* [Extract]:
All fire is not the same. Obviously the fire of the bush that burned, but was not consumed (when Yahweh first met with Moses) was not the same as the fire with which they cooked their meals. God’s fire is different. Strange fire was not to be used in lighting God’s altars. Even in the natural, lightning caused fire is different from fire that normally burns wood. Lightening can heat up a tree to the point of combustion, and thus we have a forest fire, which was actually ignited by an electrical charge completing a circuit and “arching.”

So how are we to know the character or nature of fire when we read of it in Scripture? The answer is the “context,” or what the text says about it. Consider the situation with Sodom and Gomorrah in Gen. 19:24.

The NIV says “Then the LORD rained down burning sulfur on Sodom and Gomorrah – from the LORD out of the heavens.” We are acquainted with the results. The whole burnable area was burned up, and vs. 28 tells us that the smoke (from the burnable items) of the country went up as the smoke of a furnace. Now this is interesting, in that we see that apparently there is burning sulfur in the heavens (or, is it here simply lightning from the sky?). Or, are the heavens, then a storehouse of fire and brimstone (sulfur)? It would appear so, from this account.

* [The tasks]:
A - Repeat the passage on fire in Scripture between "So how are we" and "in Gen. 19:24.", inclusive.
B - In the passage on fire in Scripture, why does the writer say the heavens appear to be a storehouse of fire and brimstone? Answer in one to three sentences.

* [Provided data]:
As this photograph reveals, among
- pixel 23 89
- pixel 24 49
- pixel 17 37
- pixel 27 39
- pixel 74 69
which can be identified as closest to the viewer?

* [Answers]:
A -
So how are we to know the character or nature of fire when we read of it in Scripture? The answer is the “context,” or what the text says about it. Consider the situation with Sodom and Gomorrah in Gen. 19:24.

B - The writer draws this from the account of Sodom and Gomorrah in Gen. 19:24. There the NIV says the LORD rained down burning sulfur on the two cities "from the LORD out of the heavens," which suggests there is burning sulfur in the heavens.